**This notebook shows an example of how to use this module to cluster the field data.**

This is completely analog to what was done for the actual publication. It therefore allows to reproduce the results and also to play with different clustering techniques and parameters.

# Imports

In [1]:
%matplotlib inline
import os
import sys
from copy import deepcopy

import matplotlib.pyplot as plt
import numpy as np
import pandas as pd
import seaborn as sns

from mpl_toolkits.axes_grid1 import ImageGrid
sns.set_context('notebook')

Import of the modules defined in the `src` module of this project.

In [2]:
# Determine the project directory and at `src` to the python path
if not 'workbookDir' in globals():
    workbookDir = os.getcwd()
project_dir = os.path.normpath(os.path.join(workbookDir, os.pardir))
sys.path.insert(0, project_dir)

from src import tools, in_out, visualize as vis

# Clustering

To perform the clustering, we first load the general results from the `parameters_and_results.h5` using the `tools.get_results` function. This dataset links the input parameters (such as polarization, incident angle, ...) to simulation indices, which are then used to find the correct rows in the field database.

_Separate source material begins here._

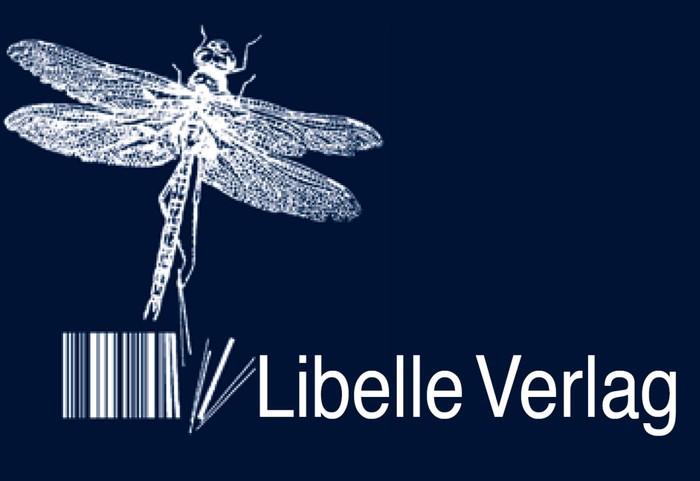 Libelle Verlag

**Note** that the full datasets are large! Loading them completely and performing the clustering will need a lot of memory, depending on the clustering technique and parameters. The `tools.get_results` function therefore allows to use only every nth angle and wavelengths, which is convenient and great for testing and to find the system limitations.

In [7]:
every = 40

print 'Loading simulation data, using every', every, 'angles and wavelength.'
sim_data_init = tools.get_results(every, every)
print 'Total number of rows is', len(sim_data_init)

Loading simulation data, using every 40 angles and wavelength.
Total number of rows is 264


We now loaded only every 40th wavelength and angle, which is a drastic limitation and will cause quite useless results. But the runtime will be fine and we can see if everything works out well.

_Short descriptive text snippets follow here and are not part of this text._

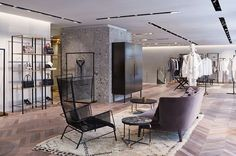 Max MAra New Bond Street Store - Google Search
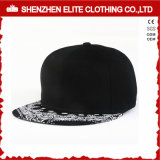 Wholesale Custom Fashion 6 Panel Baseball Cap (ELTBCI-1)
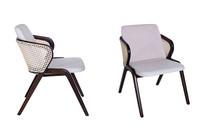 Cadeira Tectus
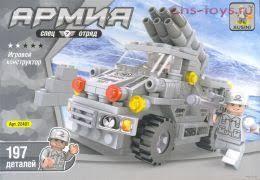 """<b>Конструктор Ausini серия Армия</b> """"Машина с ракетной установкой ..."""
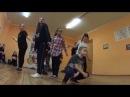 Крутые дети танцуют. ТАТАР$КИЙ ХА$Л. Тизер 3 серии блога.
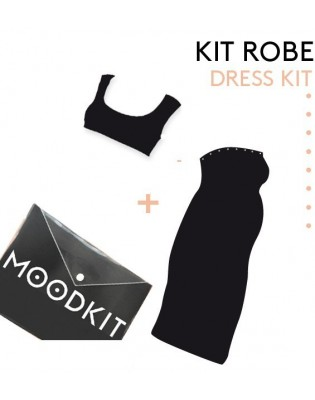 Dress Kit De MoodKit by Oef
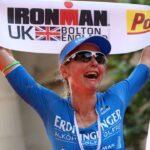 100.000 dollari di montepremi PRO all'Ironman UK e al Challenge Daytona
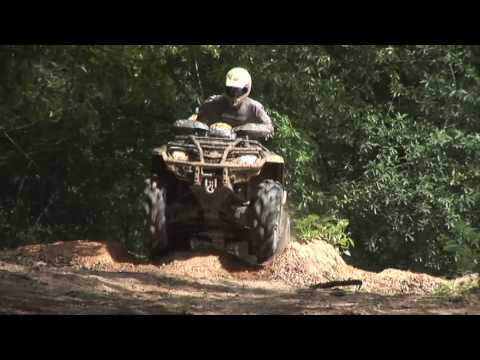 2010 Can-Am Outlander XTP 650 Video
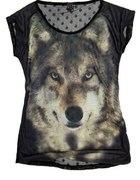 koszulka z wilkiem seksowne plecy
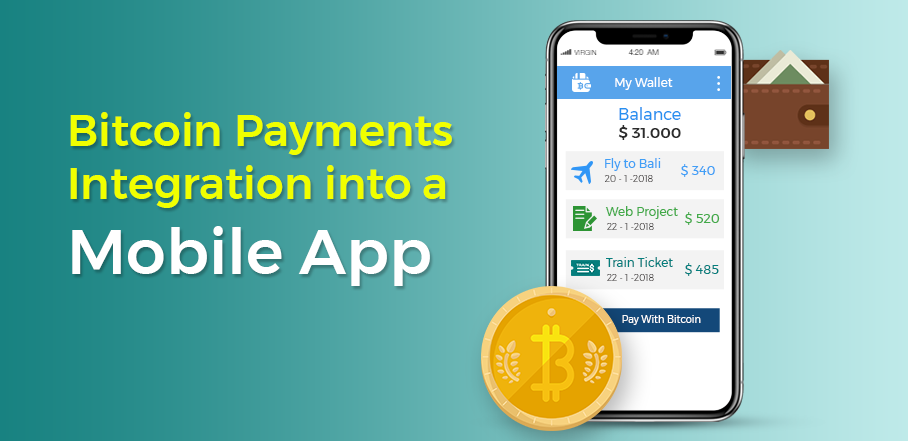 bitcoin-payments-wallet-app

In the next step, we need to define the parameters for the clustering procedure. We use the `DEFAULT_SIM_DDICT` and `DEFAULT_SIM_PDICT` dictionaries defined in the `tools` module to have convenient access to the possible parameter names. Note that some of the clustering parameters are defined in this module (see the doc string of `tools.get_clustering_input_data`), while others are specific to the clustering algorithm (e.g. `n_clusters` for `MiniBatchKMeans`).

In [16]:
# Define init parameters
ddict = tools.DEFAULT_SIM_DDICT
pdict = tools.DEFAULT_SIM_PDICT
field_type = 'electric'
cluster_type = 'MiniBatchKMeans'

# Type `tools.get_clustering_input_data?` for info on these parameters
common_clkws = dict(treat_complex=None,
                    preprocess='normalize',
                    random_state=0)  # <- for reproducibility

# Set these defaults for all combinations of direction and polarization
clkw_dicts = tools.defaultdict(dict)
for direc_ in ddict:
    for pol_ in pdict:
        print 'Setting for direction', direc_, ' and polarization', pol_
        clkw_dicts[direc_][pol_] = deepcopy(common_clkws)

# Set individual parameters, in this case for the number of clusters
clkw_dicts['Gamma-K']['TE']['n_clusters'] = 8
clkw_dicts['Gamma-K']['TM']['n_clusters'] = 8
clkw_dicts['Gamma-M']['TE']['n_clusters'] = 7
clkw_dicts['Gamma-M']['TM']['n_clusters'] = 7
clkw_dicts = dict(clkw_dicts)

Setting for direction Gamma-K  and polarization TM
Setting for direction Gamma-K  and polarization TE
Setting for direction Gamma-M  and polarization TM
Setting for direction Gamma-M  and polarization TE


We now set up the logging to see the desired output of the clustering procedure.

In [None]:
import logging
log_fmt = '%(asctime)s - %(levelname)s - %(message)s'
logging.basicConfig(level=logging.DEBUG, format=log_fmt)

We're all set and ready to cluster! All we have to do is to pass the initial simulation data, the clustering type, the clustering parameters and the field type to the `cluster_all_modes` function of the `tools` module. It will return enriched simulation data and the trained models.

In [12]:
sim_data, model_data = tools.cluster_all_modes(sim_data_init,
                                               cluster_type=cluster_type,
                                               cluster_kwargs_dicts=clkw_dicts,
                                               field_type=field_type)

2018-04-13 12:46:22,094 - INFO - Clustering for Gamma-K TM
2018-04-13 12:46:22,096 - INFO - Reducing data set for pol=TM and direction Gamma-K
2018-04-13 12:46:22,098 - INFO - Loading sample data
2018-04-13 12:46:22,100 - INFO - Collecting field data
2018-04-13 12:46:22,101 - DEBUG - Length of `sim_numbers`: 132
2018-04-13 12:46:22,102 - DEBUG - Opening HDF5store: /hmi/kme/workspace/code_publications/phc_mode_clustering/data/raw/field_data_E_TM.h5
2018-04-13 12:48:23,808 - INFO - Loading time: 0:02:01.708251.
2018-04-13 12:48:23,809 - INFO - Running MiniBatchKMeans ...
2018-04-13 12:48:24,095 - INFO - Time for clustering: 0:00:00.284489.
2018-04-13 12:48:24,108 - INFO - Silhouette score fit: 0.315340055811
2018-04-13 12:48:24,111 - INFO - Calculating Euclidian distances
2018-04-13 12:48:24,150 - INFO - Updating simulation data set.
2018-04-13 12:48:24,158 - INFO - Finished
2018-04-13 12:48:24,160 - INFO - Clustering for Gamma-K TE
2018-04-13 12:48:24,168 - INFO - Reducing data set for 

# Basic Plotting and Storage

For many of the plotting routines we will need the field metadata, as the field data is stored as flat rows which need to be reshaped properly and assigned to their respective locations in 3D space. The metadata can easily be loaded using: 

In [18]:
lengths, pointlist, domain_ids = tools.get_metadata()

2018-04-13 13:13:35,615 - INFO - Reading metadata


In [None]:
model_dir = os.path.join(tools.PROJECT_DIR, 'models')
metadata = dict(lengths=lengths, pointlist=pointlist, domain_ids=domain_ids)
in_out.save_plots_models(model_dir, sim_data,
                         model_data, cluster_type, metadata)